Betiklampung.com, Lampung –
Kawasan Desa Labuhan Ratu IX, Lampung Timur adalah salah satu desa penyangga, khususnya yang berbatasan dengan Taman Nasional Way Kambas dengan memiliki keanekaragaman hayati yang tinggi dan menjadi habitat penting bagi berbagai spesies burung. Oleh sebab itu, inisiatif desa ramah burung tidak hanya berfokus pada aspek konservasi, tetapi juga mengajak masyarakat untuk menjadikan desa sebagai habitat yang aman dan nyaman bagi beragam jenis burung, baik yang menetap maupun yang bermigrasi.
Melalui program Sosialisasi Desa Ramah Burung bertema “Suara dari Hutan: Menjadikan Desa Kita Rumah Bagi Burung” Pertamina Patra Niaga Regional Sumatera Bagian Selatan (Sumbagsel) melalui Integrated Terminal (IT) Panjang melakukan sosialisasi difokuskan pada masyarakat umum, terkhusus pendidikan anak-anak sejak dini mengenai pentingnya perlindungan satwa burung sebagai bagian integral dari ekosistem di Desa Labuhan Ratu IX, Lampung Timur, Lampung, Jumat (22/08).
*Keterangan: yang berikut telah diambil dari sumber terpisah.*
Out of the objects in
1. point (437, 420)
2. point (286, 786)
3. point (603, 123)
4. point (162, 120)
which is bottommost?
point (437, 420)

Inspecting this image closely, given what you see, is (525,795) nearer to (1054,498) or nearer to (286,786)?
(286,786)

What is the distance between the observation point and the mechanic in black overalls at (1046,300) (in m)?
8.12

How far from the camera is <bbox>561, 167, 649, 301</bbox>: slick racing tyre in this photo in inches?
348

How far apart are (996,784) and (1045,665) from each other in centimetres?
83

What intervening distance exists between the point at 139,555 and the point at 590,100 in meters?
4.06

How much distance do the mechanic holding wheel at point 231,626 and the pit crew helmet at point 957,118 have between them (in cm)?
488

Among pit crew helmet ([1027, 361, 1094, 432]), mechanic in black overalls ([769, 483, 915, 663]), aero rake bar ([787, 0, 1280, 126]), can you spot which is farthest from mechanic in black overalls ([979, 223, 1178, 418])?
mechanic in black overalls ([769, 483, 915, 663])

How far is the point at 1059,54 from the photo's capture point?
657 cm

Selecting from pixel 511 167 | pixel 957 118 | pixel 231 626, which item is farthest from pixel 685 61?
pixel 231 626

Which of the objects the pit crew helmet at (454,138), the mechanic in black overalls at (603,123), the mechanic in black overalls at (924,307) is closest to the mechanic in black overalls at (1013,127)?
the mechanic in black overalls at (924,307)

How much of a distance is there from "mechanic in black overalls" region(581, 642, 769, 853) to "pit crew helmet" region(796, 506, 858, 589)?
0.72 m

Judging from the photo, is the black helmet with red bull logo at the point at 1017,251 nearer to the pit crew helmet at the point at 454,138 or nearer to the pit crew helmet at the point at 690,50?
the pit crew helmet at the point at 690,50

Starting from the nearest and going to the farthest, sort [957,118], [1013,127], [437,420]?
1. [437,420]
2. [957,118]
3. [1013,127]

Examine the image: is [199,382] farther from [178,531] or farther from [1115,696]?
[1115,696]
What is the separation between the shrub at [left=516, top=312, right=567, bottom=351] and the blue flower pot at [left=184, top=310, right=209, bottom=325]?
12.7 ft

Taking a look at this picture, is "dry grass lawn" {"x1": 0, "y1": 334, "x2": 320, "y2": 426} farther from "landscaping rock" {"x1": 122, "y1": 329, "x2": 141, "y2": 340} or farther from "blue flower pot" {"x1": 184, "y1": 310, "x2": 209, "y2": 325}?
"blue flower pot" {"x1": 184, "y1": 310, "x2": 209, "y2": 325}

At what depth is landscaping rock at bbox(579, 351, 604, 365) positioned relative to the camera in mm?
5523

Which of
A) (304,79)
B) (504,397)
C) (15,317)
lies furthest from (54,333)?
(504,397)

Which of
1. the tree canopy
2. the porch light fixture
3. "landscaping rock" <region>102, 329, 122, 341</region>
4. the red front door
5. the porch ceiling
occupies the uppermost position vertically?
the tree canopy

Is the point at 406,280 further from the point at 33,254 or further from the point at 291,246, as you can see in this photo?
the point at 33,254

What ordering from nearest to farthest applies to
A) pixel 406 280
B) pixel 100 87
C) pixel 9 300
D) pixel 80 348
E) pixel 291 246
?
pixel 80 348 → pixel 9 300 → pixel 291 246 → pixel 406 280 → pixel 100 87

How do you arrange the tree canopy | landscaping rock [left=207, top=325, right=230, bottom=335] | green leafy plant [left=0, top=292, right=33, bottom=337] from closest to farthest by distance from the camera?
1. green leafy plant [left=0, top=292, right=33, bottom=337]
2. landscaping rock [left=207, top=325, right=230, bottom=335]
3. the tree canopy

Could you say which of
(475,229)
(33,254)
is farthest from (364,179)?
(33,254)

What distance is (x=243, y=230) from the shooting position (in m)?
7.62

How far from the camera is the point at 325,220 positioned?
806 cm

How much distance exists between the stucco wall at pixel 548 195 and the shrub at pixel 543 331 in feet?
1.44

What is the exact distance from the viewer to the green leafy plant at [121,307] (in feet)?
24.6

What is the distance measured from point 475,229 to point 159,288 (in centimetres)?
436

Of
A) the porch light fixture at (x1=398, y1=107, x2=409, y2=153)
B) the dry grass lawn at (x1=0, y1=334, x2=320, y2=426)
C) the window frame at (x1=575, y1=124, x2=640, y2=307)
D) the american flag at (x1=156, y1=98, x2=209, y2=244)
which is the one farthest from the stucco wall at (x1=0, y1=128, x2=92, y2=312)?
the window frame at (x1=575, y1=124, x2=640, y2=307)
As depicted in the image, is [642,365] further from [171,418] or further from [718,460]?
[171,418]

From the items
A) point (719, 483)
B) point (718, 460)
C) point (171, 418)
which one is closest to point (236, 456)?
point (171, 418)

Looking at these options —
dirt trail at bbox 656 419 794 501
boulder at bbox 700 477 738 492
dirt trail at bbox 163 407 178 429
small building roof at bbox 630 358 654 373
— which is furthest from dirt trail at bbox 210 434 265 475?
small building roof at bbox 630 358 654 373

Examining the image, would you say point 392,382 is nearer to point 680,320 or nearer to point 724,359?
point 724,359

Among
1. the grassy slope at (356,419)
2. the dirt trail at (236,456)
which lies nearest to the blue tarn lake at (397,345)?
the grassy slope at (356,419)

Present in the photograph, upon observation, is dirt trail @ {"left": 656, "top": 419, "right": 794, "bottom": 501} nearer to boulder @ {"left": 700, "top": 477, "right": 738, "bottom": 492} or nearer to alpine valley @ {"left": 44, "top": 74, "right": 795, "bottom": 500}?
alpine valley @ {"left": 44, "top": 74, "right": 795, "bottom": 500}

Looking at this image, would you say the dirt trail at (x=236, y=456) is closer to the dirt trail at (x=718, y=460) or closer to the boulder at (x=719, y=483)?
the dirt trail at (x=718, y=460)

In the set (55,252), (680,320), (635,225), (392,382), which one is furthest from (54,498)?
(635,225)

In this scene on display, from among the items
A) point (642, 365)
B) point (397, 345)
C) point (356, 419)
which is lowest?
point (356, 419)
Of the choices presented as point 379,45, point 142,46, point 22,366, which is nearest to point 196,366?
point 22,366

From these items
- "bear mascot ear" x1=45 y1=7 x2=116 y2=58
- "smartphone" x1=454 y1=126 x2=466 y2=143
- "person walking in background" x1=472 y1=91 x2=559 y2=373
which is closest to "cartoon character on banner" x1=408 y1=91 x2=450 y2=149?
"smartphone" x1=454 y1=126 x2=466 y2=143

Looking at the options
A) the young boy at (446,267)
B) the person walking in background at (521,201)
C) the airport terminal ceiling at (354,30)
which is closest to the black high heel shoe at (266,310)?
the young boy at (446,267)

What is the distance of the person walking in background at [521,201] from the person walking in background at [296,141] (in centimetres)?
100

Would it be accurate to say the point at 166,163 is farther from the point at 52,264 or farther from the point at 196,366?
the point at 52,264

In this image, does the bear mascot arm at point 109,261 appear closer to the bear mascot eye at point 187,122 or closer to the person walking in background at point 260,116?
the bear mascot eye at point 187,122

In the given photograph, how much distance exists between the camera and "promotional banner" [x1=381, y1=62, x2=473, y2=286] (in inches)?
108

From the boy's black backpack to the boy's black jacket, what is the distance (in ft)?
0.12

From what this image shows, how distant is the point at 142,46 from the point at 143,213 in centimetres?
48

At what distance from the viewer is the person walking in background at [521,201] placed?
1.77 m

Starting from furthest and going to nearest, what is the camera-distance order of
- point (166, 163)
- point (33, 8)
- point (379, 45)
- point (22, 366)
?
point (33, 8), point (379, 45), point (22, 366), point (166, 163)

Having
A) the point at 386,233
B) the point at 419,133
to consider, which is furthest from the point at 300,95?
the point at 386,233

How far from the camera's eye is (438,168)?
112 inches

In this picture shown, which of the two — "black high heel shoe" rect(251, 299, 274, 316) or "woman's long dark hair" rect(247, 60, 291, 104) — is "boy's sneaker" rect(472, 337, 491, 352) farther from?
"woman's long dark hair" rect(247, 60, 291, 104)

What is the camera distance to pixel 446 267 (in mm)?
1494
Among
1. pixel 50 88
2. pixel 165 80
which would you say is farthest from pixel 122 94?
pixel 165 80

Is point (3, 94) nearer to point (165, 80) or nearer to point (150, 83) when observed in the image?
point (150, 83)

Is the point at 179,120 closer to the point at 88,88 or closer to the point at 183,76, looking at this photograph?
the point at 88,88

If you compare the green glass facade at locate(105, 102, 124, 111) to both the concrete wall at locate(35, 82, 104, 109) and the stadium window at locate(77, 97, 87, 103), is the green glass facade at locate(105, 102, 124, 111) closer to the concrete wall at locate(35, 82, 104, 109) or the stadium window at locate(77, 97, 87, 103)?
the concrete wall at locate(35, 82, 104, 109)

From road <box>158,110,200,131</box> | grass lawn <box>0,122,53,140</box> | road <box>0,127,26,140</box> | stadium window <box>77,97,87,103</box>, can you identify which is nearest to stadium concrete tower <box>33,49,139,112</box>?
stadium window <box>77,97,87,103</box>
Catur Yogi Prasetyo, Supervisor Health, Safety, Security, and Environment (HSSE) and Fleet IT Panjang, mengatakan sosialisasi ini merupakan langkah konkret dari Pertamina bersama Koperasi Plang Ijo dalam menjaga keanekaragaman hayati. Program ini mengajarkan masyarakat tentang peran vital burung dalam menjaga keseimbangan ekosistem, serta memberikan panduan praktis untuk melindungi dan melestarikan habitat burung.
Arif Fauzun, Ketua Kelompok Koperasi Plang Ijo yang merupakan binaan program Tanggung Jawab Sosial dan Lingkungan (TJSL) Pertamina, menyampaikan dampak positif program ini terhadap perubahan perilaku masyarakat. “Sebelum program ini, masyarakat masih melakukan aktivitas ilegal di desa penyangga dan kawasan Way Kambas, salah satunya menangkap burung untuk dijual. Setelah sosialisasi desa ramah burung, aktivitas ilegal tersebut berkurang signifikan,” jelasnya.

Terpisah, Area Manager Communication, Relations & CSR Pertamina Patra Niaga Regional Sumbagsel, Rusminto Wahyudi, menjelaskan strategi keberlanjutan program ini. Langkah-langkah peningkatan program meliputi sosialisasi dan edukasi berkelanjutan kepada masyarakat dan anak sekolah untuk menjaga dan melestarikan satwa burung di desa penyangga Taman Nasional Way Kambas, serta menghentikan kegiatan ilegal penangkapan burung dilindungi.
Inisiatif Desa Ramah Burung ini sejalan dengan pencapaian Sustainable Development Goals (SDGs), khususnya Tujuan 13 (Penanganan Perubahan Iklim) mengenai penanganan perubahan iklim dan Tujuan 15 (Ekosistem Darutan) tentang pelestarian ekosistem darat. Program ini diharapkan dapat menjadi model replikasi bagi desa-desa lain dalam upaya pelestarian keanekaragaman hayati Indonesia.

Rusminto menambahkan bahwa program ini juga mencakup konservasi dan rehabilitasi habitat melalui penanaman pohon, kegiatan adopsi sarang burung, monitoring dan pengawasan, serta penguatan aturan desa. “Pendekatan komprehensif ini memastikan kelestarian jangka panjang bagi ekosistem burung dan habitatnya,” tuturnya.